**Task:** Reproduce the data below verbatim, everything from the line containing "How much space" down to the end of the data, with both of those lines included.

**Provided data:**
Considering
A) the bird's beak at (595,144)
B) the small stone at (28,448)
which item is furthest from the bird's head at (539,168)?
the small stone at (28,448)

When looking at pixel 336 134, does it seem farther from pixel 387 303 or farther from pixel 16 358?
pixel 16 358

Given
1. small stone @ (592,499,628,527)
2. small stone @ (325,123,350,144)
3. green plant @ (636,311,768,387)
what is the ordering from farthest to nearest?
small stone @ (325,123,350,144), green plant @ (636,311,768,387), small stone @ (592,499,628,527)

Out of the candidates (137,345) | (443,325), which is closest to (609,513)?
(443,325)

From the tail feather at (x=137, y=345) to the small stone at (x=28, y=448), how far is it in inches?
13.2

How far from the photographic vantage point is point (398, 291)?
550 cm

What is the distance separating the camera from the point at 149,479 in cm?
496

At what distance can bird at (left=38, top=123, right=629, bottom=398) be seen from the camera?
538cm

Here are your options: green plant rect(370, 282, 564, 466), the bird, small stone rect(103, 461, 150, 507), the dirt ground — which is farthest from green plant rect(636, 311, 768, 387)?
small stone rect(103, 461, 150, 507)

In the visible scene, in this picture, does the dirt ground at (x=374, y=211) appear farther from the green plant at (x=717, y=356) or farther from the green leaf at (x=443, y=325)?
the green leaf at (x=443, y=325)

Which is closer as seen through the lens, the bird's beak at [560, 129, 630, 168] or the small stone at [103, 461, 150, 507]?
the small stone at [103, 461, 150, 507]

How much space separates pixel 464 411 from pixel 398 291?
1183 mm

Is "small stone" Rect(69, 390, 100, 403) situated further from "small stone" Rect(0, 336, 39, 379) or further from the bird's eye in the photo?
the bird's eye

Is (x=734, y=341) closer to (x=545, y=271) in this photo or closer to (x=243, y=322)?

**Task answer:**
How much space separates pixel 464 411 from pixel 398 291?
1183 mm

Is "small stone" Rect(69, 390, 100, 403) situated further from "small stone" Rect(0, 336, 39, 379) or further from the bird's eye in the photo?
the bird's eye

Is (x=734, y=341) closer to (x=545, y=271) in this photo or closer to (x=243, y=322)?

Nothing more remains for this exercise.